Making our way to San Cristóbal de las Casas
Palenque to Toniná
We had been warned that Highway 199 south of Palenque was pretty rough. I suppose if we were driving our Jeep it wouldn't have been that bad. But our motorhome rolled, rocked, lurched and crunched over the unavoidable potholes, bazillion topes (speed bumps), and pavement that dropped unexpectedly to the side or in the middle or completely across the road. It took us over 5 hours to go 120 km. The topes here are also not the rolling kind. They are the straight up, concrete, break your axle kind.
These topes require a full stop, slow speed over the front tires and a full stop again before the back axle makes it over. What else does this mean?? This also means that any entrepreneurial man, woman or child will likely be standing right in the middle of the road, on the tope, trying to sell: bananas, pineapples, peeled oranges, popcorn, shirts, shawls, CocaCola ... you name it and they sell it. Occasionally you'll also see a small makeshift tienda (store) or little cookery grilling chicken. Right on the side of the road, hoping people slow down long enough to see what they are selling. We've bought bananas, pineapples, popcorn and a few other things along the way. Such service!!
After an intense drive, we were happy to see a massive rainbow greeting us as we rolled in to the campsite at the Toniná ruins. These ruins were, once again, very different from of the others that we had seen. Instead of a complex of buildings separated by grassy areas, this ruin was one huge, interconnected pyramid that rose up like a mountain. What is unique about Toniná are the intact plaster murals depicting various events of the time.
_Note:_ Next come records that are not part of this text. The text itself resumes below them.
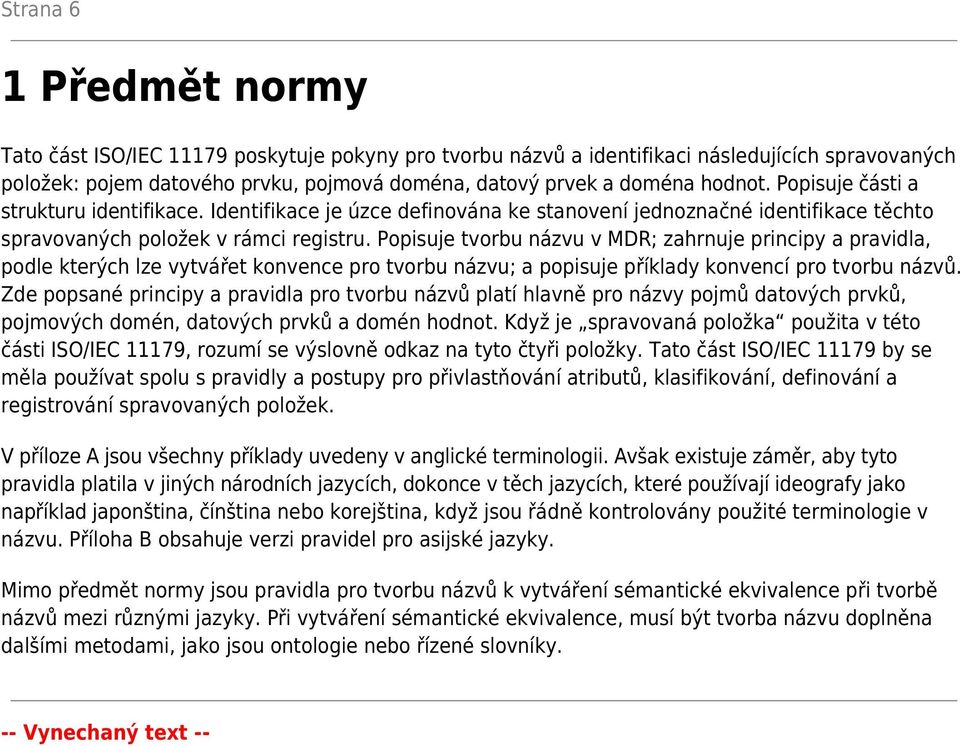 Strana 6

1 Předmět normy

Tato část ISO/IEC 11179 poskytuje pokyny pro tvorbu názvů a identifikaci následujících spravovaných položek: pojem datového prvku, pojmová doména, datový prvek a doména hodnot. Popisuje části a strukturu identifikace. Identifikace je úzce definována ke stanovení jednoznačné identifikace těchto spravovaných položek v rámci registru. Popisuje tvorbu názvu v MDR; zahrnuje principy a pravidla, podle kterých lze vytvářet konvence pro tvorbu názvu; a popisuje příklady konvencí pro tvorbu názvů. Zde popsané principy a pravidla pro tvorbu názvů platí hlavně pro názvy pojmů datových prvků, pojmových domén, datových prvků a domén hodnot. Když je „spravovaná položka“ použita v této části ISO/IEC 11179, rozumí se výslovně odkaz na tyto čtyři položky. Tato část ISO/IEC 11179 by se měla používat spolu s pravidly a postupy pro přivlastňování atributů, klasifikování, definování a registrování spravovaných položek.

V příloze A jsou všechny příklady uvedeny v anglické terminologii. Avšak existuje záměr, aby tyto pravidla platila v jiných národních jazycích, dokonce v těch jazycích, které používají ideografy jako například japonština, čínština nebo korejština, když jsou řádně kontrolovány použité terminologie v názvu. Příloha B obsahuje verzi pravidel pro asijské jazyky.

Mimo předmět normy jsou pravidla pro tvorbu názvů k vytváření sémantické ekvivalence při tvorbě názvů mezi různými jazyky. Při vytváření sémantické ekvivalence, musí být tvorba názvu doplněna dalšími metodami, jako jsou ontologie nebo řízené slovníky.

-- Vynechaný text --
We had the site to ourselves for almost an hour; however, this site is not nearly as visited as many others. Too bad as it is in a beatiful setting with wonderful views of the valley below.
Toniná to San Cristóbal de las Casas
As with the drive to Toniná, Highway 199 proved to be another day of white knuckling. But, the payoff was arriving in San Cristóbal to reconnect with our travelling mates, Jan and Dave. They have been in SCdlC since December 17 and have had a series of chest colds and other ailments that have laid them low. Fortunately they were feeling much better and awaited our arrival; they treated us to a lovely reunion dinner that evening in town.
San Cristóbal de las Casas, affectionately called just San Cristóbal, is at over 7000 feet in elevation. Since we were recently at almost sea level and 30+C, we've had mostly hot and very humid weather. Until now. San Cristóbal is cool, clear, crisp. Ok, it's cold, not cool. Our rig was 9C in the morning ... yes, we did fire up the furnace and put on our woollies. We are not the roughing it kinda campers. And, somehow showering in a building with no heat loses its charm, even with a tank full of wonderfully hot water.
Since it was cold, drizzly and generally a climate that was much like home, we decided to cut short our time here. I got a chance to visit a number of museums (Amber, Cocao, and Fabric) while Victor stayed back at the rig playing music with Dave and Jan. This town is full of young people from all over the world. We heard a great deal of Italian being spoken and were surprised by the number of tourists walking the two pedestrian streets. It is a beautiful city and I'd like to return someday when the city's temperatures are a bit warmer and stay in the centre of the city. There is just too much to see to not come back!
Emails from home asked us about recent protests and roadblocks on Highway 199. There have been protests in Chiapas for quite a few years and they are legitimate. The people in the southern states of Chiapas and Oaxaca are very, very poor, and the living standards are terrible. We were already warned about the possibility of a blockade, like the one that we were stopped at before, but didn't see anything at all. They are protesting intermittently and mostly want the media attention
Instead of protests, we had a cute experience recently at an army checkpoint. They look for drugs, guns etc., and they occur frequently along the roadways. We are quite used to them now. The young guy who flagged us out of the line and pulled us over must have been all of 17 years. He had a great big smile and was REALLY curious about our rig. Apparently there haven't been many rigs our size through Chiapas or Oaxaca states for some time. Most people are in VW vans and similar. So, he wanted a good look and kept saying how beautiful it was ... poor kid likely lives in a 2-room house with 20 family members ... outdoor plumbing. And here we are travelling with our own toilet, fridge, stove ... all of the comforts of home. He was most impressed and patted Victor on the back and wished us a safe and good trip. We are so very blessed in Canada in terms of comfort, aren't we.